Microglial priming induced by loss of Mef2C contributes to postoperative cognitive dysfunction in aged mice

Postoperative cognitive dysfunction (POCD) is a central nervous system (CNS) complication that adversely affects attention, memory and cognitive flexibility. POCD is associated with high medical costs burden and even contributes to an increased risk of death (Monk et al., 2008; Steinmetz et al., 2009; Evered and Silbert, 2018). Aging is a well-recognized risk factor for POCD (Bedford, 1955; Garrone et al., 2021) and is associated with a sensitized neuroimmune state that leads to an exaggerated inflammatory response upon immune challenge (Fonken et al., 2018); this may account for the increased incidence of POCD in elderly individuals. However, the specific mechanisms underlying the tendency of elderly individuals to be in a proinflammatory state are still unclear.

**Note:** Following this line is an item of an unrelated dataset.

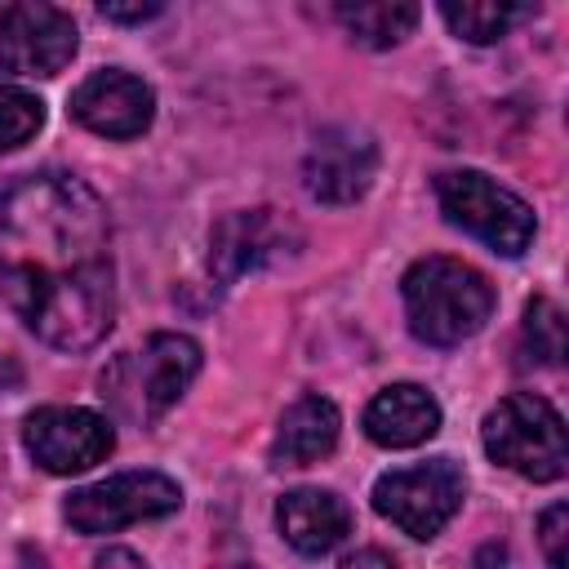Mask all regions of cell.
Returning a JSON list of instances; mask_svg holds the SVG:
<instances>
[{"instance_id": "1", "label": "cell", "mask_w": 569, "mask_h": 569, "mask_svg": "<svg viewBox=\"0 0 569 569\" xmlns=\"http://www.w3.org/2000/svg\"><path fill=\"white\" fill-rule=\"evenodd\" d=\"M0 293L58 351L107 338L116 316L111 222L71 173H22L0 191Z\"/></svg>"}, {"instance_id": "2", "label": "cell", "mask_w": 569, "mask_h": 569, "mask_svg": "<svg viewBox=\"0 0 569 569\" xmlns=\"http://www.w3.org/2000/svg\"><path fill=\"white\" fill-rule=\"evenodd\" d=\"M400 293H405L409 329L427 347H458L462 338L480 333L485 320L493 316V284L476 267L440 253L418 258L405 271Z\"/></svg>"}, {"instance_id": "3", "label": "cell", "mask_w": 569, "mask_h": 569, "mask_svg": "<svg viewBox=\"0 0 569 569\" xmlns=\"http://www.w3.org/2000/svg\"><path fill=\"white\" fill-rule=\"evenodd\" d=\"M200 373V347L187 333H151L138 351H124L102 373V400L124 422H156Z\"/></svg>"}, {"instance_id": "4", "label": "cell", "mask_w": 569, "mask_h": 569, "mask_svg": "<svg viewBox=\"0 0 569 569\" xmlns=\"http://www.w3.org/2000/svg\"><path fill=\"white\" fill-rule=\"evenodd\" d=\"M480 440L493 462H502L507 471H520L529 480H560L569 467L565 422L551 409V400H542L533 391H516V396L498 400L485 413Z\"/></svg>"}, {"instance_id": "5", "label": "cell", "mask_w": 569, "mask_h": 569, "mask_svg": "<svg viewBox=\"0 0 569 569\" xmlns=\"http://www.w3.org/2000/svg\"><path fill=\"white\" fill-rule=\"evenodd\" d=\"M436 200H440V209H445V218L453 227H462L467 236L485 240L493 253L516 258L533 240V209L516 191L498 187L480 169H449V173H440L436 178Z\"/></svg>"}, {"instance_id": "6", "label": "cell", "mask_w": 569, "mask_h": 569, "mask_svg": "<svg viewBox=\"0 0 569 569\" xmlns=\"http://www.w3.org/2000/svg\"><path fill=\"white\" fill-rule=\"evenodd\" d=\"M462 493H467L462 467L453 458H431V462H418V467H400V471L378 476L373 507L400 533H409V538H436L453 520V511L462 507Z\"/></svg>"}, {"instance_id": "7", "label": "cell", "mask_w": 569, "mask_h": 569, "mask_svg": "<svg viewBox=\"0 0 569 569\" xmlns=\"http://www.w3.org/2000/svg\"><path fill=\"white\" fill-rule=\"evenodd\" d=\"M182 507V489L178 480L160 476V471H120L107 476L98 485H84L67 498L62 516L76 533H116L124 525L138 520H156Z\"/></svg>"}, {"instance_id": "8", "label": "cell", "mask_w": 569, "mask_h": 569, "mask_svg": "<svg viewBox=\"0 0 569 569\" xmlns=\"http://www.w3.org/2000/svg\"><path fill=\"white\" fill-rule=\"evenodd\" d=\"M22 445H27V453L44 471L71 476V471H89L93 462H102L111 453V445H116V431L93 409H80V405H40L22 422Z\"/></svg>"}, {"instance_id": "9", "label": "cell", "mask_w": 569, "mask_h": 569, "mask_svg": "<svg viewBox=\"0 0 569 569\" xmlns=\"http://www.w3.org/2000/svg\"><path fill=\"white\" fill-rule=\"evenodd\" d=\"M76 53V22L58 4L22 0L0 13V67L13 76H58Z\"/></svg>"}, {"instance_id": "10", "label": "cell", "mask_w": 569, "mask_h": 569, "mask_svg": "<svg viewBox=\"0 0 569 569\" xmlns=\"http://www.w3.org/2000/svg\"><path fill=\"white\" fill-rule=\"evenodd\" d=\"M373 169H378L373 138L360 133V129L338 124V129H325L311 142V151L302 160V182L325 204H351V200H360L369 191Z\"/></svg>"}, {"instance_id": "11", "label": "cell", "mask_w": 569, "mask_h": 569, "mask_svg": "<svg viewBox=\"0 0 569 569\" xmlns=\"http://www.w3.org/2000/svg\"><path fill=\"white\" fill-rule=\"evenodd\" d=\"M71 116L102 138H138L151 116H156V93L147 80L129 76V71H93L89 80L76 84L71 93Z\"/></svg>"}, {"instance_id": "12", "label": "cell", "mask_w": 569, "mask_h": 569, "mask_svg": "<svg viewBox=\"0 0 569 569\" xmlns=\"http://www.w3.org/2000/svg\"><path fill=\"white\" fill-rule=\"evenodd\" d=\"M289 227L271 213V209H249V213H231L213 227V271L222 280H236L244 271H258L276 258L289 253Z\"/></svg>"}, {"instance_id": "13", "label": "cell", "mask_w": 569, "mask_h": 569, "mask_svg": "<svg viewBox=\"0 0 569 569\" xmlns=\"http://www.w3.org/2000/svg\"><path fill=\"white\" fill-rule=\"evenodd\" d=\"M284 542L302 556H329L351 533V511L333 489H293L276 502Z\"/></svg>"}, {"instance_id": "14", "label": "cell", "mask_w": 569, "mask_h": 569, "mask_svg": "<svg viewBox=\"0 0 569 569\" xmlns=\"http://www.w3.org/2000/svg\"><path fill=\"white\" fill-rule=\"evenodd\" d=\"M440 431V405L418 382L382 387L365 409V436L382 449H409Z\"/></svg>"}, {"instance_id": "15", "label": "cell", "mask_w": 569, "mask_h": 569, "mask_svg": "<svg viewBox=\"0 0 569 569\" xmlns=\"http://www.w3.org/2000/svg\"><path fill=\"white\" fill-rule=\"evenodd\" d=\"M338 427H342V418H338L333 400L302 396L280 413V427H276V440H271V458L280 467H311V462L333 453Z\"/></svg>"}, {"instance_id": "16", "label": "cell", "mask_w": 569, "mask_h": 569, "mask_svg": "<svg viewBox=\"0 0 569 569\" xmlns=\"http://www.w3.org/2000/svg\"><path fill=\"white\" fill-rule=\"evenodd\" d=\"M338 22L347 36L365 49H387L405 40L418 22V4H396V0H369V4H338Z\"/></svg>"}, {"instance_id": "17", "label": "cell", "mask_w": 569, "mask_h": 569, "mask_svg": "<svg viewBox=\"0 0 569 569\" xmlns=\"http://www.w3.org/2000/svg\"><path fill=\"white\" fill-rule=\"evenodd\" d=\"M533 9L529 4H480V0H467V4H440V18L471 44H489L498 36H507L520 18H529Z\"/></svg>"}, {"instance_id": "18", "label": "cell", "mask_w": 569, "mask_h": 569, "mask_svg": "<svg viewBox=\"0 0 569 569\" xmlns=\"http://www.w3.org/2000/svg\"><path fill=\"white\" fill-rule=\"evenodd\" d=\"M40 124H44V102L27 89L4 84L0 89V151L22 147L27 138H36Z\"/></svg>"}, {"instance_id": "19", "label": "cell", "mask_w": 569, "mask_h": 569, "mask_svg": "<svg viewBox=\"0 0 569 569\" xmlns=\"http://www.w3.org/2000/svg\"><path fill=\"white\" fill-rule=\"evenodd\" d=\"M525 342H529L533 360H542V365H556L565 356V320H560L556 302L533 298L525 307Z\"/></svg>"}, {"instance_id": "20", "label": "cell", "mask_w": 569, "mask_h": 569, "mask_svg": "<svg viewBox=\"0 0 569 569\" xmlns=\"http://www.w3.org/2000/svg\"><path fill=\"white\" fill-rule=\"evenodd\" d=\"M538 538H542V556L551 569H569V507L551 502L538 520Z\"/></svg>"}, {"instance_id": "21", "label": "cell", "mask_w": 569, "mask_h": 569, "mask_svg": "<svg viewBox=\"0 0 569 569\" xmlns=\"http://www.w3.org/2000/svg\"><path fill=\"white\" fill-rule=\"evenodd\" d=\"M98 13H102L107 22H147V18L160 13V4H111V0H102Z\"/></svg>"}, {"instance_id": "22", "label": "cell", "mask_w": 569, "mask_h": 569, "mask_svg": "<svg viewBox=\"0 0 569 569\" xmlns=\"http://www.w3.org/2000/svg\"><path fill=\"white\" fill-rule=\"evenodd\" d=\"M342 569H396V560H391L387 551H378V547H365V551L347 556V560H342Z\"/></svg>"}, {"instance_id": "23", "label": "cell", "mask_w": 569, "mask_h": 569, "mask_svg": "<svg viewBox=\"0 0 569 569\" xmlns=\"http://www.w3.org/2000/svg\"><path fill=\"white\" fill-rule=\"evenodd\" d=\"M93 569H147V565H142L133 551L111 547V551H102V556H98V565H93Z\"/></svg>"}]
</instances>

Microglia are highly specialized resident immune cells in the central nervous system (CNS) that maintain an adaptive balance between pro- and anti-inflammatory mechanisms (Prinz et al., 2019). Aging induces microglia to adopt a primed phenotype associated with a sensitized neuroimmune state in elderly individuals (Mecca et al., 2018) and in those with neurodegenerative diseases, including Alzheimer's disease and Parkinson's disease (Perry and Holmes, 2014). An exaggerated proinflammatory response upon stimulation with lipopolysaccharide (LPS) has been observed in aged microglia compared with young microglia (Frank et al., 2010). Primed microglia are not activated at baseline but are highly responsive to secondary stimuli, inducing excessive and prolonged neuroinflammation following immune challenge. This hyperresponsiveness may explain why many elderly patients suffer from POCD despite showing healthy cognition before surgery. However, the mechanisms of microglial priming in aged individuals are unclear.

Microglial priming is regulated by a variety of molecular mechanisms, termed immune checkpoints (Deczkowska et al., 2018), that prevent uncontrolled responses of adaptive immune cells (Topalian et al., 2016; Yamamoto et al., 2020). Recently, microglial priming was found to be modulated by immune checkpoints including myocyte enhancer factor 2C (Mef2C) (Deczkowska et al., 2017), CX3CL1/CX3CR1, CD200/CD200R (Biber et al., 2007; Matcovitch-Natan et al., 2016), and transforming growth factor-β (TGF-β) (Butovsky et al., 2014). Mef2C is a transcription factor of the Mef2 family that participates in the early development of a variety of human cells (Dong et al., 2017). Notably, Mef2 family members are critical mediators of cognitive health that enhance cognitive function at baseline and endow organisms with cognitive resilience, enabling them to acclimate to various forms of brain pathology (Barker et al., 2021), such as surgery-derived neuroinflammation. It is well known that cognitive resilience is reduced in elderly patients, which limits the ability of these patients to adapt to the postoperative brain pathological environment and thus leads to POCD. Previous work on Mef2C has focused on its regulation of neuronal differentiation and synaptic plasticity (Harrington et al., 2020; Cosgrove et al., 2021), but recent studies have extended the role of Mef2C to the regulation microglial function, suggesting that Mef2C restrains the microglial inflammatory response (Deczkowska et al., 2017). The aim of this study was to explore the role of Mef2C in the susceptibility of elderly patients to POCD by limiting microglial priming. We found here that a low level of Mef2C induced a microglial priming phenotype in young mice, resulting in increased neuroinflammation in the hippocampus, which could impair cognition, upon surgery, while upregulation of Mef2C in the aged mice had a salutary effect. Therefore, the microglial immune checkpoint Mef2C may be a crucial mediator that enhances cognitive resilience in aged individuals, protecting them from POCD.